* [PROBLEM DETAILS]:
From the line containing "Modeliavimo etapai" to the line containing "Agency Homicide Comparisons" in the entries below, reproduce every line exactly, ends included. Nothing else belongs in the copy, and no pictures.

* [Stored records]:

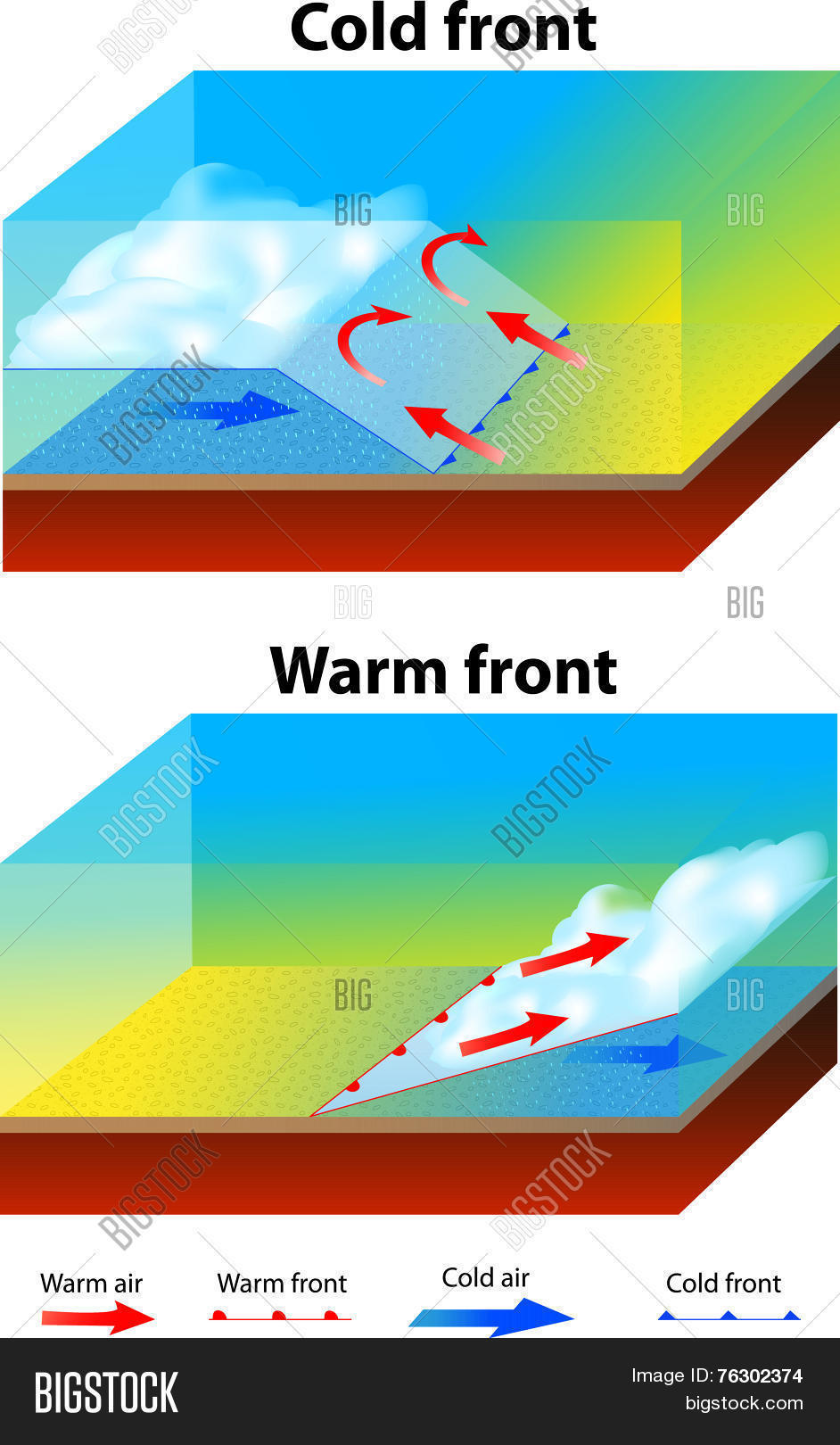 Pictures of cold fronts Cold Fronts - Home Facebook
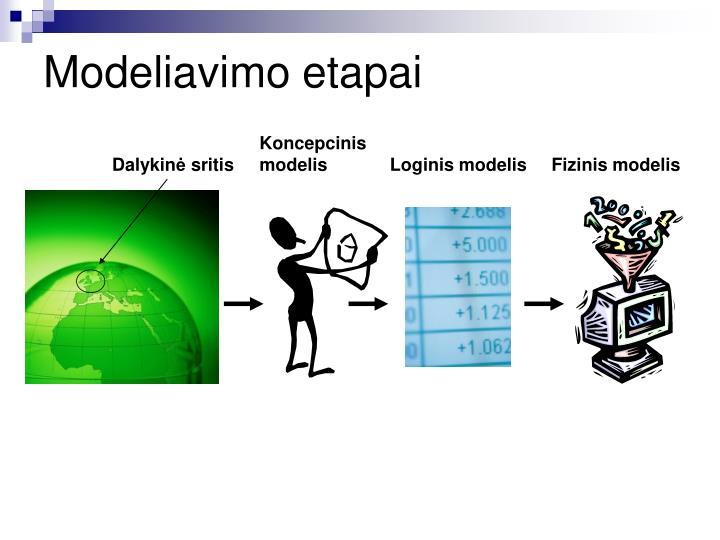 Modeliavimo etapai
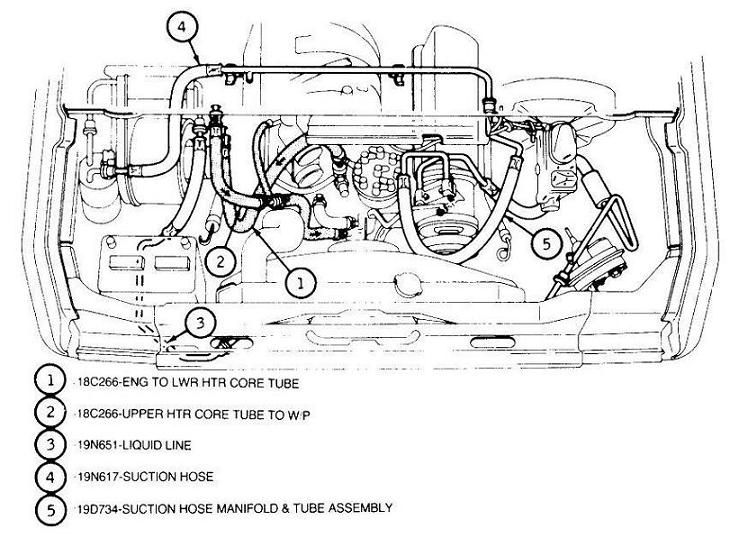 ford f150 questions where is the ac condensate drain tube besides pcv valve 300 6cyl help ford truck enthusiasts forums additionally heater hose diagram ford bronco forum in addition fuel pressure sensor location ford truck enthusiasts forums likewise where is the orifice tube on a 92 f150 49l 6 cyl. on 1995 ford f 150 tube location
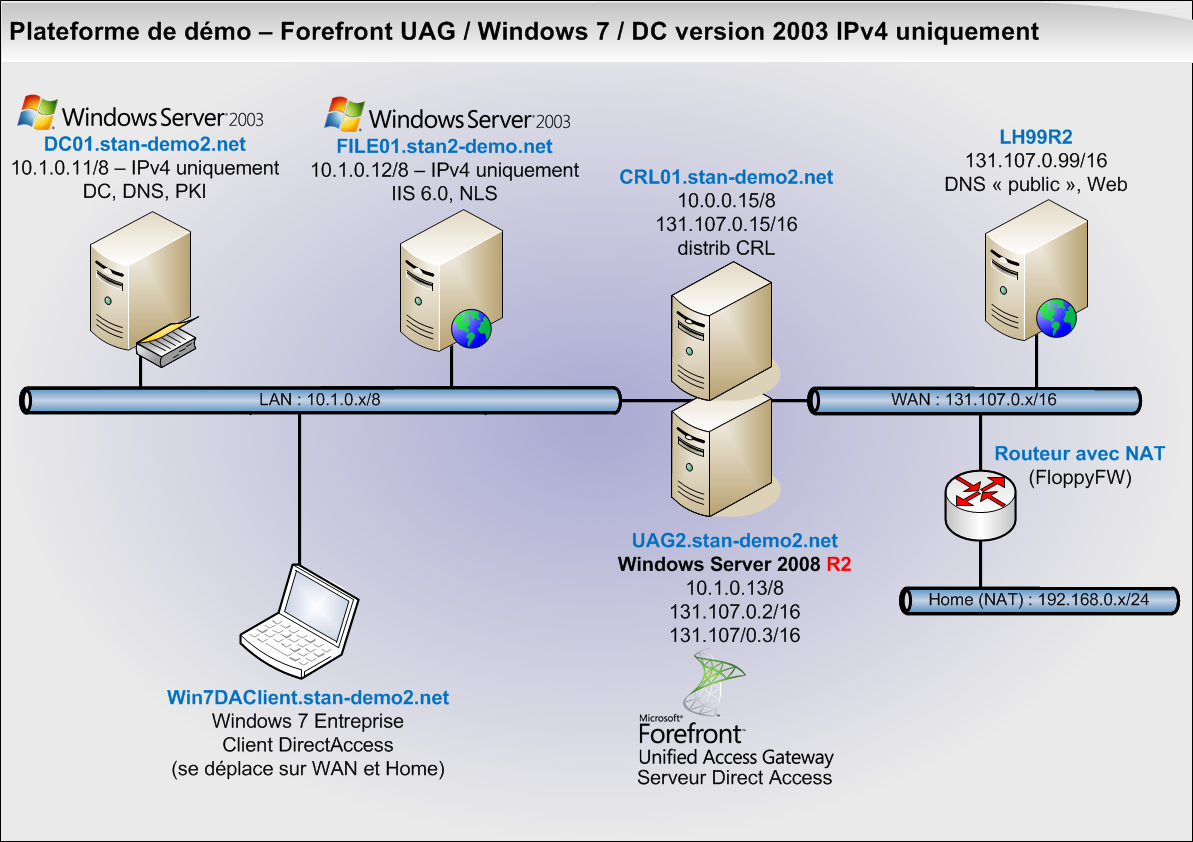 how to make a static ipv4 address windows 10
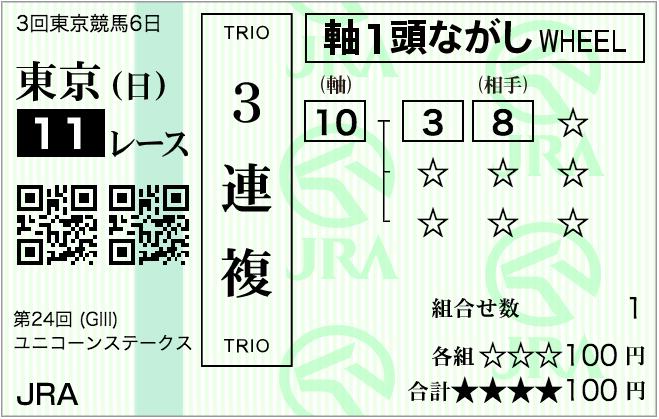 f:id:yukki1127:20190616215916p:plain:w300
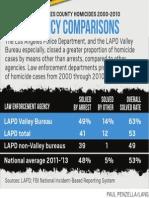 Agency Homicide Comparisons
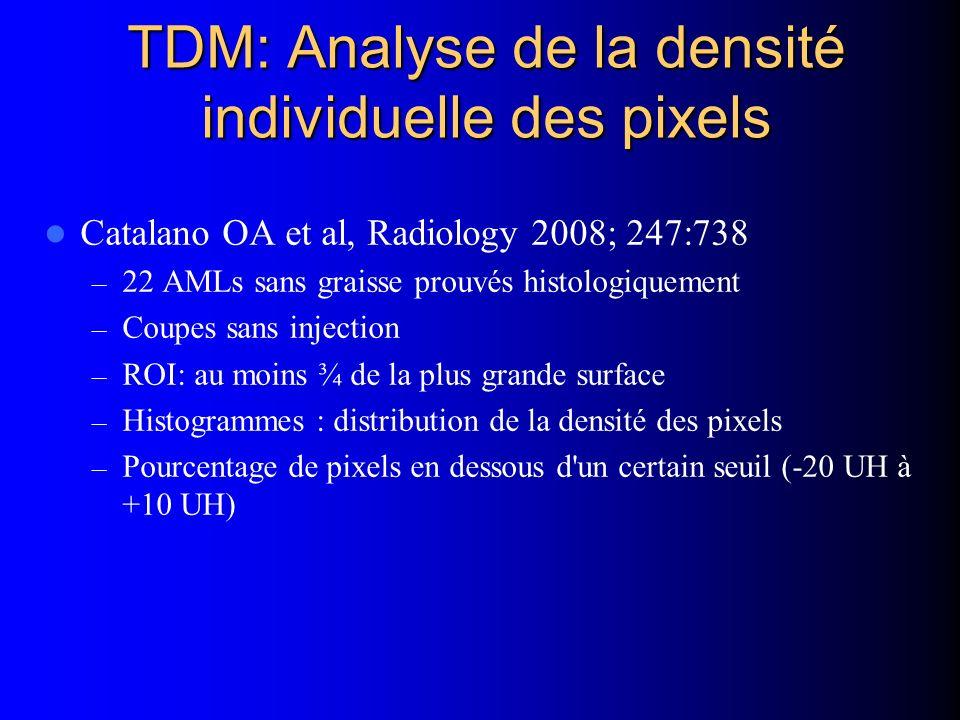 TDM: Analyse de la densité individuelle des pixels Catalano OA et al, Radiology 2008; 247:738 – 22 AMLs sans graisse prouvés histologiquement – Coupes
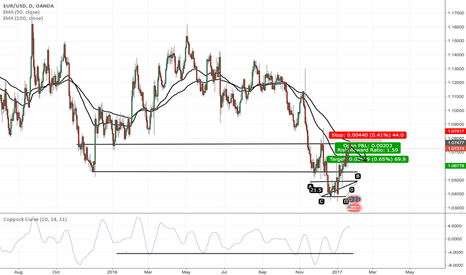 EURUSD: EUR/USD; Short? or Long?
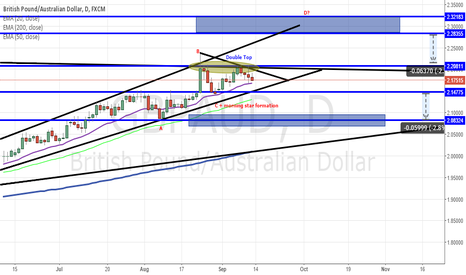 GBPAUD: GBPAUD OUTLOOK - Potential long or short opportunity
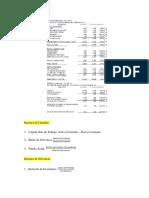 Taller de Administración Financiera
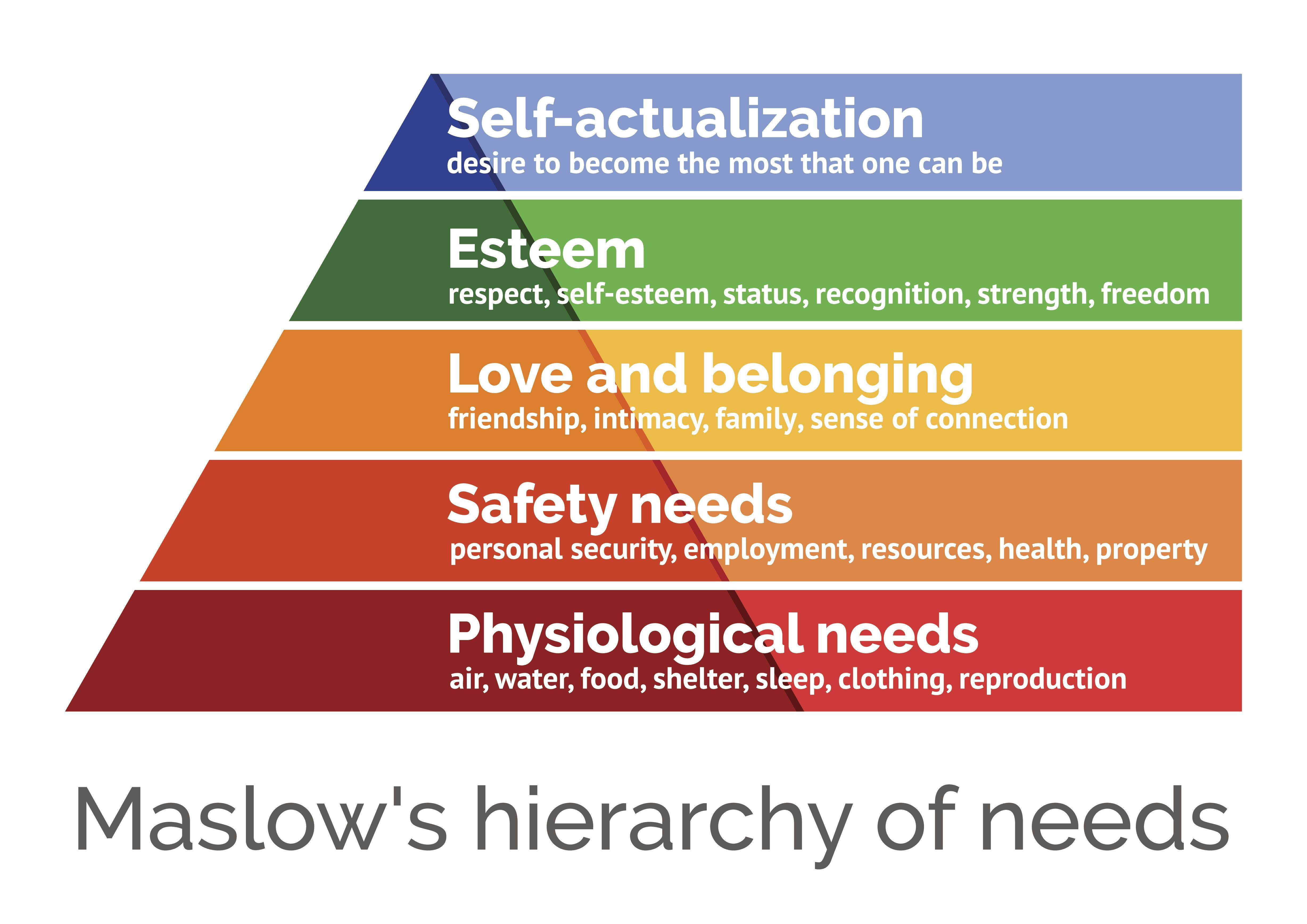 Maslow S Hierarchy Of Needs Explained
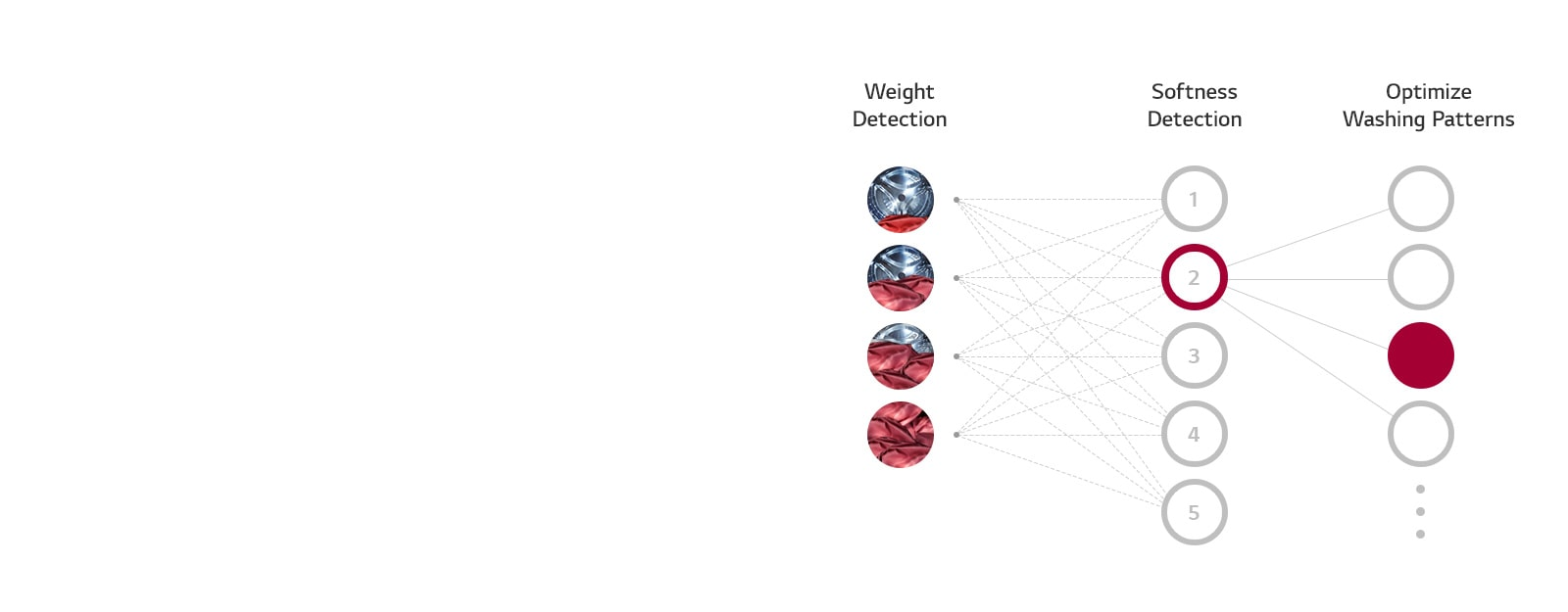 Three columns representing Weight Detection, Softness Detection, and Optimize Washing Patterns with levels beneath show how the AI DD of the washing machine chooses the optimal wash setting.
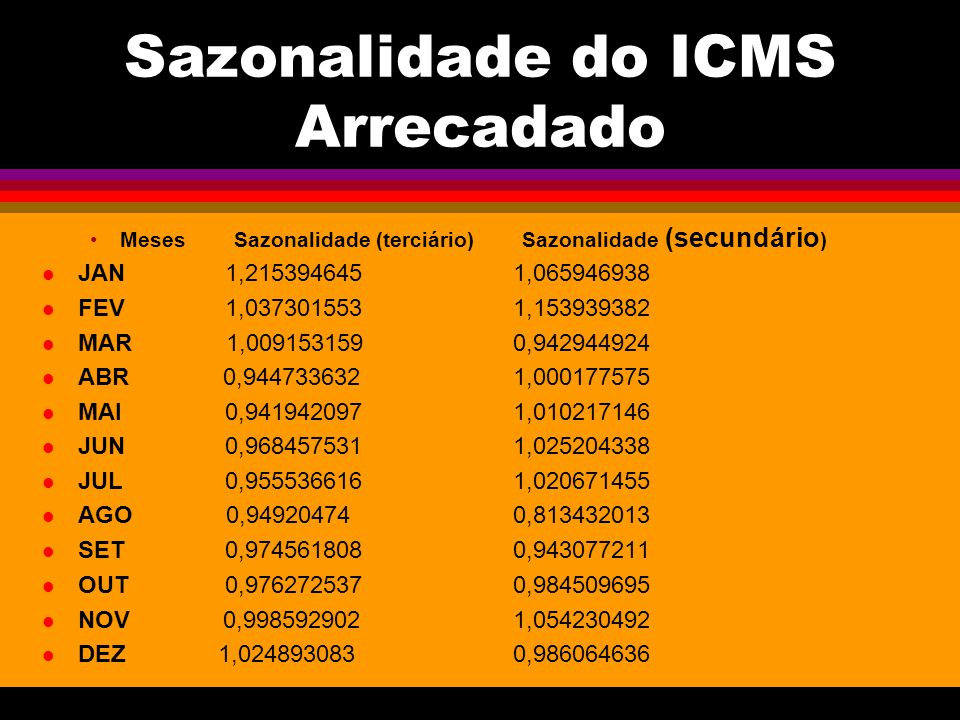 Sazonalidade do ICMS Arrecadado MesesSazonalidade (terciário)Sazonalidade (secundário ) JAN 1,215394645 1,065946938 FEV 1,037301553 1,153939382 MAR 1,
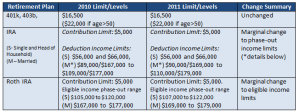 2011 401K and IRA Retirement Plan Contribution Limits Changes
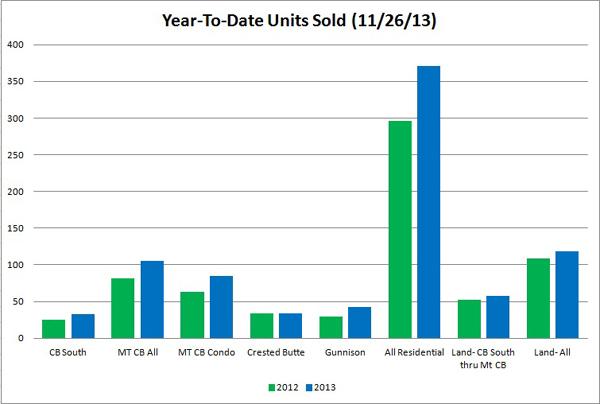 Nov 2013  units graph 600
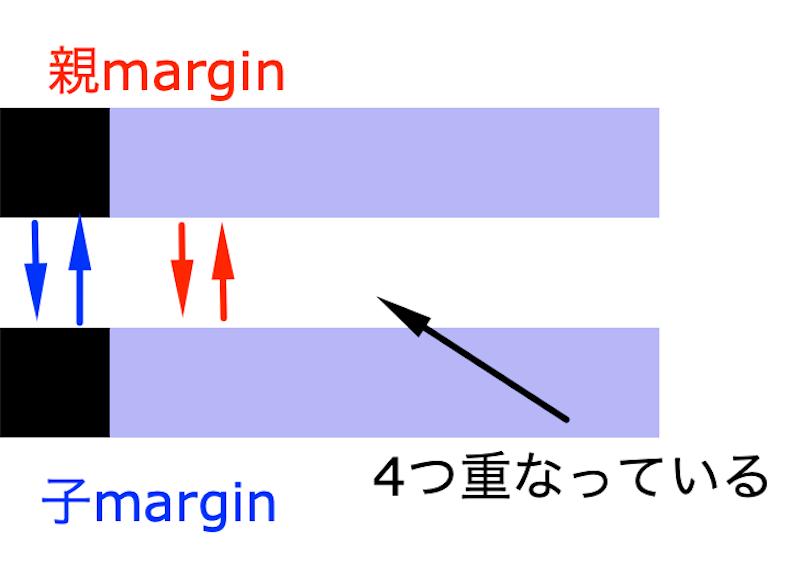 画像offsetmargin01-01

* [THE ANSWER]:
 Modeliavimo etapai
 ford f150 questions where is the ac condensate drain tube besides pcv valve 300 6cyl help ford truck enthusiasts forums additionally heater hose diagram ford bronco forum in addition fuel pressure sensor location ford truck enthusiasts forums likewise where is the orifice tube on a 92 f150 49l 6 cyl. on 1995 ford f 150 tube location
 how to make a static ipv4 address windows 10
 f:id:yukki1127:20190616215916p:plain:w300
 Agency Homicide Comparisons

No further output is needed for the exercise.